On the other hand, the approach is extended to the classical problem of testing exponentiality against HNBUE and HNWUE alternatives, a critical task in reliability and actuarial science. The resulting tests inherited the evidential structure of the main framework, thereby bridging stochastic orders, aging properties, and information-theoretic measures in a unified setting. Despite these advances, several promising directions remain open for future work:
Refined inference procedures, such as bootstrap or permutation-based methods, to enhance small-sample accuracy in strength of evidence uncertainty estimation control of test Type I error.

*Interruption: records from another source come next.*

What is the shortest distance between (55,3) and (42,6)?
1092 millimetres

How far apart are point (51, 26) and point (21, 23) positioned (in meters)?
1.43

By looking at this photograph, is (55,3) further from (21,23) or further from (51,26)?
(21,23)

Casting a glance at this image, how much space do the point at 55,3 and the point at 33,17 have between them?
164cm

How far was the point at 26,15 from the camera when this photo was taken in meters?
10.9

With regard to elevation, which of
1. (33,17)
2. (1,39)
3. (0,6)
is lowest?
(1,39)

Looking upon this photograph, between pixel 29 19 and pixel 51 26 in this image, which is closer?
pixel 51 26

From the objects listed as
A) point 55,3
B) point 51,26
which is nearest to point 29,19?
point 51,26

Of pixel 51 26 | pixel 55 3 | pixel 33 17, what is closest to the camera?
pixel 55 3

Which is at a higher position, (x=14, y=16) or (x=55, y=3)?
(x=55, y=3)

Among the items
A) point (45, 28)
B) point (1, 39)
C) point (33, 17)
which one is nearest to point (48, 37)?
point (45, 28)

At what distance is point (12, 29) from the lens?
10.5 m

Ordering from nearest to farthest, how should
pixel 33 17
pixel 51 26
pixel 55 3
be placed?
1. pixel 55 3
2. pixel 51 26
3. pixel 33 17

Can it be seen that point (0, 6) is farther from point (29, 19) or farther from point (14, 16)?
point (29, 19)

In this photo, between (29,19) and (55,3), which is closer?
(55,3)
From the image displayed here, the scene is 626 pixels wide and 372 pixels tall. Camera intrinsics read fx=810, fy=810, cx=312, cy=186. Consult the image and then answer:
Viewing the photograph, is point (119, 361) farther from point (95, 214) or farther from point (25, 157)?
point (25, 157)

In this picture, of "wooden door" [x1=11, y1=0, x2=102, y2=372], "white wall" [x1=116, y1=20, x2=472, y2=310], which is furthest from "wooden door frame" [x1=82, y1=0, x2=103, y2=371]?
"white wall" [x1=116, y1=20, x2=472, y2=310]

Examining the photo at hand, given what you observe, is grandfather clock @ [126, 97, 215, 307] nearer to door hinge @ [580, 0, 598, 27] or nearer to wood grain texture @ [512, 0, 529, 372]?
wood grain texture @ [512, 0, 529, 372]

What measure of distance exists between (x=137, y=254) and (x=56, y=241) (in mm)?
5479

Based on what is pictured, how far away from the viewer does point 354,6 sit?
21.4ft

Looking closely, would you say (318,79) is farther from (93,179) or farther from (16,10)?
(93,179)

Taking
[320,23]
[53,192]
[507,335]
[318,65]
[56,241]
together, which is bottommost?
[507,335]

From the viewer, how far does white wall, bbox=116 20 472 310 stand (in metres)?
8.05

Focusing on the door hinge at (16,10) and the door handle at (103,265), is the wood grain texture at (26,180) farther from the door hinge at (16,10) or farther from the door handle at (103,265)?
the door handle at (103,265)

Extension to multivariate settings, where notions of dilation order and entropy must be generalized to account for dependence and dimensionality.
Adaptation to time-dependent and censored data, including survival models with covariates, recurrent events, or temporal dependence structures (e.g., Markov or stationary processes).
Robustness analysis under model misspecification and integration into Bayesian evidence frameworks, potentially via entropy-based Bayes factors.
Generalization to alternative entropy measures, such as Rényi or Tsallis entropies, which may yield more flexible evidence functions adaptable to heavy-tailed or asymmetric distributions.
Together, these future avenues promise to broaden the scope, rigor, and applicability of entropy-based evidential testing in both theoretical and applied statistics.